India’s border stand-off with China may disrupt the supply chains of U.S. companies based in the south Asian nation.
The decision by customs officials to abruptly halt clearances of industrial consignments coming in from China at major Indian ports and airports has raised concerns among U.S. manufacturers based in the country, according to a letter written to India’s Department for Promotion of Industry and Internal Trade.
“We are concerned about the repercussions an unanticipated embargo on the import of goods from neighbouring countries will have on the supply chain and manufacturing,” said Mukesh Aghi, president of the U.S. India Strategic Partnership Forum in the letter sent to Guruprasad Mohapatra, secretary of the government department.

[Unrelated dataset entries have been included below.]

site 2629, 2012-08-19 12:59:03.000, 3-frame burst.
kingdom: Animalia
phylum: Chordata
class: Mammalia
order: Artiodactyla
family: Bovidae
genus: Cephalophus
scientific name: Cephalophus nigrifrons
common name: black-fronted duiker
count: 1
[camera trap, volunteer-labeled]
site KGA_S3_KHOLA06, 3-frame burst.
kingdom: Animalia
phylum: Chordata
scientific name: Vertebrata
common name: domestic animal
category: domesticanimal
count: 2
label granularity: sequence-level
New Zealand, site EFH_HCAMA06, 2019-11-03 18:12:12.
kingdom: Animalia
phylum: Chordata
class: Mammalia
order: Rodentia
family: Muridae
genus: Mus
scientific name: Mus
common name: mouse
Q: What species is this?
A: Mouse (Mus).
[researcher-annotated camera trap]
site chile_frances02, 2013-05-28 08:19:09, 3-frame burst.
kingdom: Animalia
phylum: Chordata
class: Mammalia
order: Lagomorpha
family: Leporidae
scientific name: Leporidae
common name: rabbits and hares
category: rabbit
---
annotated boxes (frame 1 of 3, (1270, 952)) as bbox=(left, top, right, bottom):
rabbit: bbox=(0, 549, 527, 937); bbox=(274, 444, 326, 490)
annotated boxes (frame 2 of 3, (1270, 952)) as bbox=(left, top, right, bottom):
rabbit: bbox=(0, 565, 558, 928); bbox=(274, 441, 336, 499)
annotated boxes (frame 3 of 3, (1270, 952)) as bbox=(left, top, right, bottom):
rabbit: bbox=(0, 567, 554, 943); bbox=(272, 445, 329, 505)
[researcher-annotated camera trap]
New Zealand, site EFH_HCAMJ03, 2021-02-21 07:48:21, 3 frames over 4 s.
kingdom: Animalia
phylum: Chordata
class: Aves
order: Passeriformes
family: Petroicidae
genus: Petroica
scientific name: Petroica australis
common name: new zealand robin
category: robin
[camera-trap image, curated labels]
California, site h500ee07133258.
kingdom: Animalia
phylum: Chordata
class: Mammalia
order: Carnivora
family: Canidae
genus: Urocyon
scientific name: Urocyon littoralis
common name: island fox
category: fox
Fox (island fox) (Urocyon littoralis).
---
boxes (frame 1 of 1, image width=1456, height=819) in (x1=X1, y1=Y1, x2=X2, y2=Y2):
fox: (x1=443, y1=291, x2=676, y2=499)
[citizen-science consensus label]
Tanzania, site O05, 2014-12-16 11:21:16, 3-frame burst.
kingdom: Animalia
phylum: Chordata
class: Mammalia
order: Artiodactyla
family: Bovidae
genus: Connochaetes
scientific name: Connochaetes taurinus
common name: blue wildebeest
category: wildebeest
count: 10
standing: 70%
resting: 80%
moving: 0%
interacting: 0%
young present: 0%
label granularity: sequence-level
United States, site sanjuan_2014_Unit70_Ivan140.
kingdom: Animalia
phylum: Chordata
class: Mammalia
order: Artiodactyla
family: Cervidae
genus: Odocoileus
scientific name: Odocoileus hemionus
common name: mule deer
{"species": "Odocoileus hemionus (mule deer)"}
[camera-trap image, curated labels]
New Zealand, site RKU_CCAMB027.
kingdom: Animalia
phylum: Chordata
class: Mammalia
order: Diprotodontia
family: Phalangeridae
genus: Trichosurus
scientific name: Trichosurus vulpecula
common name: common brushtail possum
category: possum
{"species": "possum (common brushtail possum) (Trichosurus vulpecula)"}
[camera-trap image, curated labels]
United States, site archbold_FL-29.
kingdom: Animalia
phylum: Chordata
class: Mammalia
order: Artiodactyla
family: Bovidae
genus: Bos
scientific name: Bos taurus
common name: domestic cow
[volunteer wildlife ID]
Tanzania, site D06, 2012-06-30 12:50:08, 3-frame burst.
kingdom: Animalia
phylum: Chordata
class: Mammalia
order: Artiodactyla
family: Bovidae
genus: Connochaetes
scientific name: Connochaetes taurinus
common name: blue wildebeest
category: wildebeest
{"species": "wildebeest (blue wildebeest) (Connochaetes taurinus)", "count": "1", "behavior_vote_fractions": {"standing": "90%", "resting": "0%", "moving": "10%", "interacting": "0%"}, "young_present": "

Lack of information about what consignments may be held up threatens business continuity and disrupts manufacturing operations, the letter noted. India’s trade with the U.S. was worth $87.95 billion in the year ended March 2019, making it the country’s largest partner. Yet China remains the south Asian nation’s biggest global supplier, and Beijing has a trade surplus of about $50 billion with New Delhi.
“There’s no formal order from India’s Directorate General of Foreign Trade at the moment on halting any imports,” said Yogesh Baweja, a spokesman for the commerce ministry, adding the problems may have been caused by procedural delays at customs. Rajesh Malhotra, spokesman for the finance ministry, declined to comment.